## Фрагмент документа
%%

Вы здесь

О чем мы думаем, когда думаем о футболе. Социализм (Саймон Кричли, 2017)

Социализм

О чем мы думаем, когда думаем о футболе? Футбол – сложнейший механизм, который состоит из огромного количества деталей, порой взаимоисключающих и противоречивых: память, история, положение, социальный класс и даже гендерная принадлежность – здесь возможны варианты от сугубо мужского начала до возрастающей год от года женской идентичности. К слову, идентичность в футболе затрагивает не только маскулинность и фемининность, она объединяет роды, нации и целые группы – как футболистов, так и фанатов. Последние склонны к самовыражению – в агрессивной форме (что чаще) либо в миролюбивой (случается и такое), когда одна группа болельщиков с уважением относится к представителям других «кланов».

Футбол – это игра, в основе которой лежит тактика. Не будем забывать и о строгой дисциплине, равно как и о беспощадных тренировках для поддержания физической формы игроков и (что гораздо важнее) оптимального состояния всей команды. Говоря о команде, мы обычно имеем в виду целостную систему, выстроенную в динамической конфигурации. Это матрица движущихся и постоянно меняющихся местами узлов, стремящихся сохраниться в едином формате. Команда – это мобильная трансформирующаяся конструкция, противостоящая некоей тождественной системе соперника. Главная цель команды заключается в том, чтобы вне зависимости от выбранного стиля игры – агрессивного либо пассивного – захватить и контролировать пространство.

Футбольная команда это делает по очевидной аналогии с тактикой полицейских или военных, будь то атака или отступление, оккупация или осада. По структуре своей организации она должна быть как маленькая армия: компактная, единая, мобильная, квалифицированная и с четкой системой субординации. Нередко приходится слышать, что футбол – это не что иное, как продолжение войны иными средствами. Тем не менее эти средства достаточно воинственны, ведь их в полной мере оправдывает поставленная цель: «Победа любой ценой» (или же при самом пессимистичном сценарии – героическое поражение)[1].


Билл Шенкли оттачивает походку на поле «Уэмбли», 1973 г. Evening Standard/Getty Images


Как любил говорить Билл Шенкли, герой моего детства и легендарный менеджер ФК «Ливерпуль» с 1959 по 1974 год, суть футбола заключается в двух принципиальных моментах: это контроль мяча и умение играть в пас. Когда же на поле удается сочетать и контроль, и пас и к этому добавляется движение и скорость, то в итоге команда обязательно забивает гол – разумеется, при условии, что после качественно сделанной передачи игрок выбирает правильный вариант развития атаки из двух-трех опций. Доводя данную мысль до логического завершения, можно сказать следующее: побеждает тот, кто забьет больше. Тут все предельно просто. Тем не менее великий Йохан Кройф в свое время заметил, что «играть в футбол очень просто, но играть в простой футбол – сложнее всего».

%%

## Строки
%%

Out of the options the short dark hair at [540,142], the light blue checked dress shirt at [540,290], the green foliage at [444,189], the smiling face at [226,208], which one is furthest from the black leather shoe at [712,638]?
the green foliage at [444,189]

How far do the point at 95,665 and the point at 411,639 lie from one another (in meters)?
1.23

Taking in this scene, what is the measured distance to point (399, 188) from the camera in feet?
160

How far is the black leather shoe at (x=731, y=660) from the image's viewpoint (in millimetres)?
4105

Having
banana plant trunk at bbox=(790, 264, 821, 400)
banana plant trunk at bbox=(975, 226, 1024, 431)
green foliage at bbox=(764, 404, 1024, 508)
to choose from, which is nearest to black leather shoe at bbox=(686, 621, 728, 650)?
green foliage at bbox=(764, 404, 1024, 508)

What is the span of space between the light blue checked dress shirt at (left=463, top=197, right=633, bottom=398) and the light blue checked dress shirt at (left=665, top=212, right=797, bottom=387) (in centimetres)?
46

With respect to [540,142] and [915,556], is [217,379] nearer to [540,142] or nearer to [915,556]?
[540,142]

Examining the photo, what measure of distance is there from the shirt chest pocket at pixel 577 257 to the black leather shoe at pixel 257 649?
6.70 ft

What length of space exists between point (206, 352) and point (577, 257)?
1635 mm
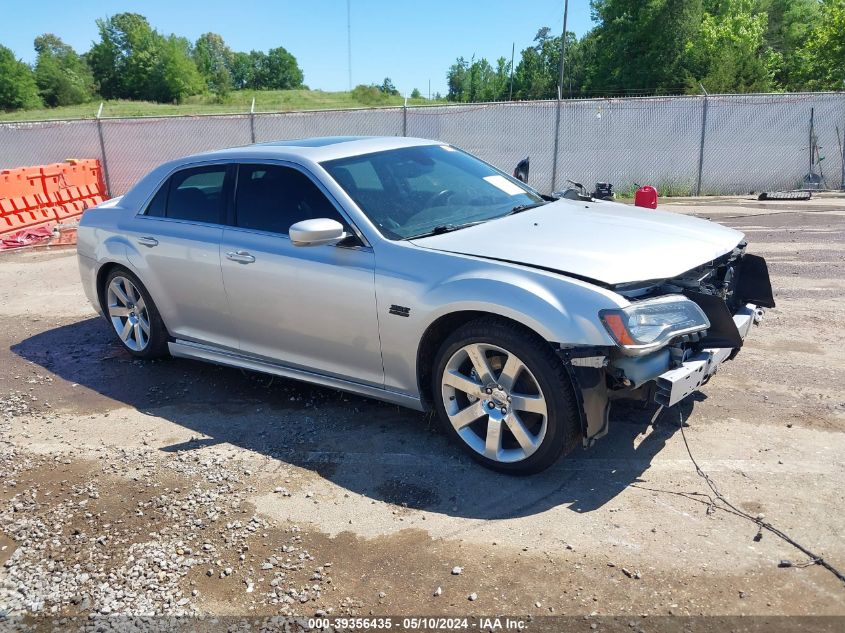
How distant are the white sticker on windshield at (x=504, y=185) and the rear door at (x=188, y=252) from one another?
1887mm

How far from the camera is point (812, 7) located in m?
55.0

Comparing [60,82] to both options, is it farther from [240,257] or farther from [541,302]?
[541,302]

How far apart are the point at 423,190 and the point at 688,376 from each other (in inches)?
82.2

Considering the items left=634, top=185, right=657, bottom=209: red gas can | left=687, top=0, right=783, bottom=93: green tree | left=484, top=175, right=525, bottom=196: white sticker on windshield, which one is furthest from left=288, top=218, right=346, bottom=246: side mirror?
left=687, top=0, right=783, bottom=93: green tree

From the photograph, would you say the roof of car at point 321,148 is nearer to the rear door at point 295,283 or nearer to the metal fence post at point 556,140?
the rear door at point 295,283

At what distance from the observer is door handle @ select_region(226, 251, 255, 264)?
4.61 meters

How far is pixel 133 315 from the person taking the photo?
5785mm

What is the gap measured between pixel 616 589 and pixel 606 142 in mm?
14513

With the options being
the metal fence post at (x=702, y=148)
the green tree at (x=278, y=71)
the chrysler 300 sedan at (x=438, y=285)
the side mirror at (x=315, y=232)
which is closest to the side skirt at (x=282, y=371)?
the chrysler 300 sedan at (x=438, y=285)

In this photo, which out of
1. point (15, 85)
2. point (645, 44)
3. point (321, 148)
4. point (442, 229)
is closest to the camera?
point (442, 229)

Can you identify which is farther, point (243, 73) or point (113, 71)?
point (243, 73)

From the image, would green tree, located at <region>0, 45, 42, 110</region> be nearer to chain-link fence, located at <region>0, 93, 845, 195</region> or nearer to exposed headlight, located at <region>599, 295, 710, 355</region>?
chain-link fence, located at <region>0, 93, 845, 195</region>

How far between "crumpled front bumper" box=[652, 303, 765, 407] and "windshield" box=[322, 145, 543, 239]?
1.55m

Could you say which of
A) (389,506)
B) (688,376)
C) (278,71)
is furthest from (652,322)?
(278,71)
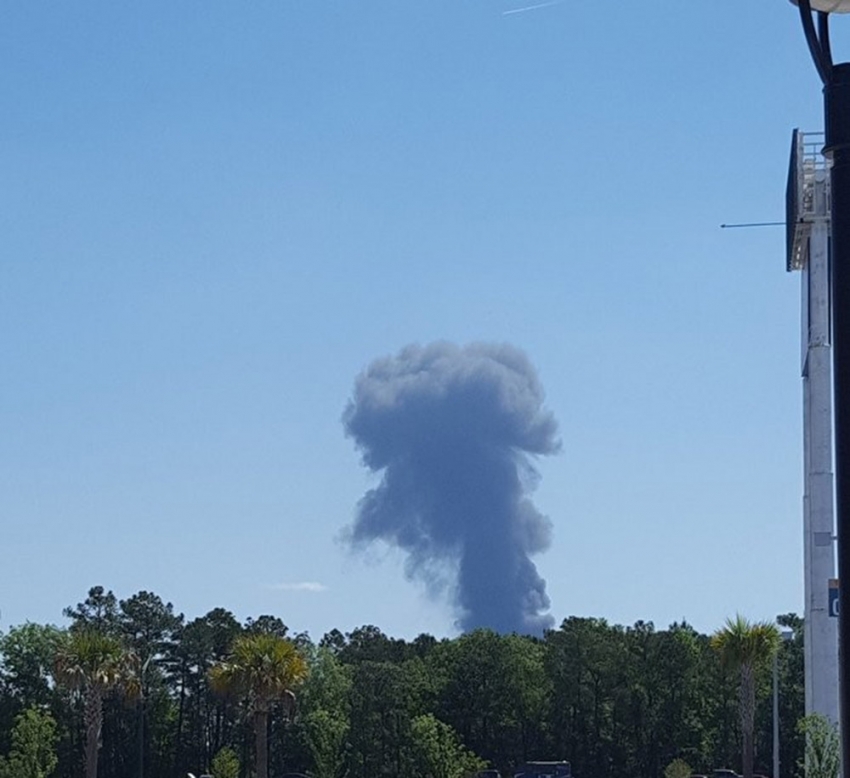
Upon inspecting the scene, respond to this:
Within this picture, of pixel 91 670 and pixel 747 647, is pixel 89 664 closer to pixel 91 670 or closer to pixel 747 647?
pixel 91 670

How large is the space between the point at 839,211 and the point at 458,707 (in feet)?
325

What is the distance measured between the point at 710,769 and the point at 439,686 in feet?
57.0

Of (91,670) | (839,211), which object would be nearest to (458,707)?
(91,670)

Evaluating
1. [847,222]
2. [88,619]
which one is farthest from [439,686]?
[847,222]

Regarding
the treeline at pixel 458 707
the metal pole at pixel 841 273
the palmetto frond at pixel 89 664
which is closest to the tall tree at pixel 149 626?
the treeline at pixel 458 707

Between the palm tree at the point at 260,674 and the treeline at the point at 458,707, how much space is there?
37.7 m

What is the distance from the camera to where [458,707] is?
104m

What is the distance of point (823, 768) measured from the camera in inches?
1642

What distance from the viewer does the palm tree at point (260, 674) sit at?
59.3 m

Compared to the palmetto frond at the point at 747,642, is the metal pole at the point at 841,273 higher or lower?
lower

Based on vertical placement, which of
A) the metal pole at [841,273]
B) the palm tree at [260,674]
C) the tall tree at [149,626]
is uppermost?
the tall tree at [149,626]

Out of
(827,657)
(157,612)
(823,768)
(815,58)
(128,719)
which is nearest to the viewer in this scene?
(815,58)

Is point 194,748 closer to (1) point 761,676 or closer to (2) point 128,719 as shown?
(2) point 128,719

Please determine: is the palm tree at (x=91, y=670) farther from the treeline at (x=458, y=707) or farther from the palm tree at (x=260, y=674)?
the treeline at (x=458, y=707)
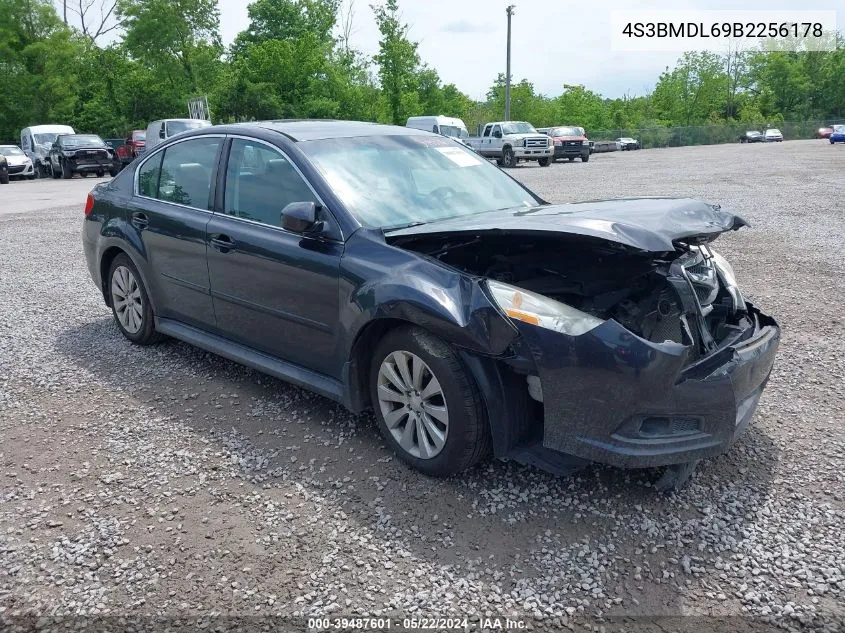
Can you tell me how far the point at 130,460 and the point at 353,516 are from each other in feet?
4.47

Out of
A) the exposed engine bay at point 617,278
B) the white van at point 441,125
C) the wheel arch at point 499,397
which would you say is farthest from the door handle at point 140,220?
the white van at point 441,125

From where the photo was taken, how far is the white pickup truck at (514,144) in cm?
3055

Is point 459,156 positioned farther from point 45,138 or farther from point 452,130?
point 45,138

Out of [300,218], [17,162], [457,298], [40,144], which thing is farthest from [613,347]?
[40,144]

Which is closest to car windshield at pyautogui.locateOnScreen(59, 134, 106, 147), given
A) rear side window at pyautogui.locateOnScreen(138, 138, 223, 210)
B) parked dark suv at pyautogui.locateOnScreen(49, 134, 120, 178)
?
parked dark suv at pyautogui.locateOnScreen(49, 134, 120, 178)

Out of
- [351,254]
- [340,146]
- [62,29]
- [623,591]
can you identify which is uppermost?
[62,29]

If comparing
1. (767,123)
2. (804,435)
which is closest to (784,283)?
(804,435)

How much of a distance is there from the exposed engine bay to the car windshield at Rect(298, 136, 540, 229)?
0.45 m

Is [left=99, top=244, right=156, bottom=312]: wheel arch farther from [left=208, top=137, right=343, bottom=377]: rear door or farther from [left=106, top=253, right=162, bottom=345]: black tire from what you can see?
[left=208, top=137, right=343, bottom=377]: rear door

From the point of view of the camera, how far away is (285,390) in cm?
470

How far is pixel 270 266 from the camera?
13.6ft

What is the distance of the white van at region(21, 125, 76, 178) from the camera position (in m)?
30.4

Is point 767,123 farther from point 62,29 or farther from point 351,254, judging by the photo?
point 351,254

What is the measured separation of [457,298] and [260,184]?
1.78 metres
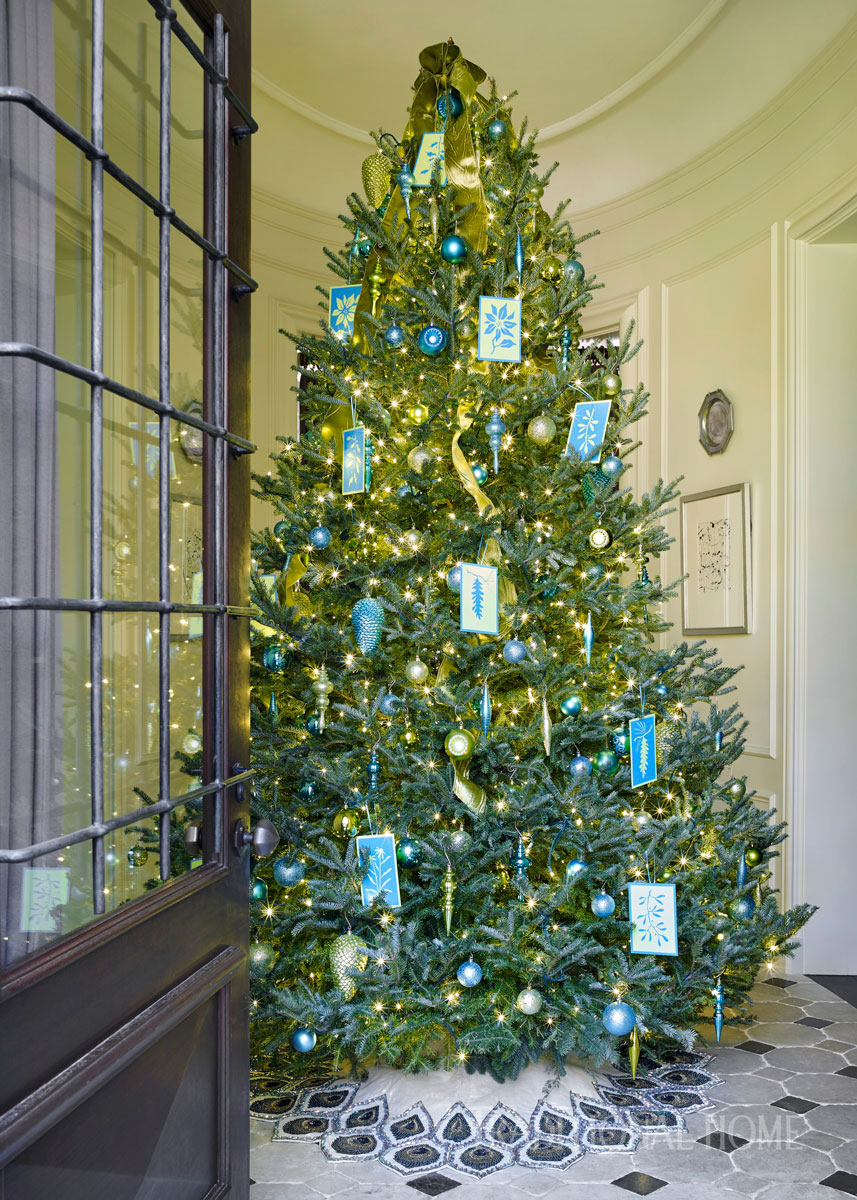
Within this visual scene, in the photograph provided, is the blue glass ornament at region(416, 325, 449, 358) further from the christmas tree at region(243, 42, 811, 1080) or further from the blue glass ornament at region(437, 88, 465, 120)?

%%

## Задание
Перепишите без изменений отрывок из текста о футболе: от слов «Футбол – это игра, в» до слов «и контролировать пространство.» включительно.

## Готовый ответ
Футбол – это игра, в основе которой лежит тактика. Не будем забывать и о строгой дисциплине, равно как и о беспощадных тренировках для поддержания физической формы игроков и (что гораздо важнее) оптимального состояния всей команды. Говоря о команде, мы обычно имеем в виду целостную систему, выстроенную в динамической конфигурации. Это матрица движущихся и постоянно меняющихся местами узлов, стремящихся сохраниться в едином формате. Команда – это мобильная трансформирующаяся конструкция, противостоящая некоей тождественной системе соперника. Главная цель команды заключается в том, чтобы вне зависимости от выбранного стиля игры – агрессивного либо пассивного – захватить и контролировать пространство.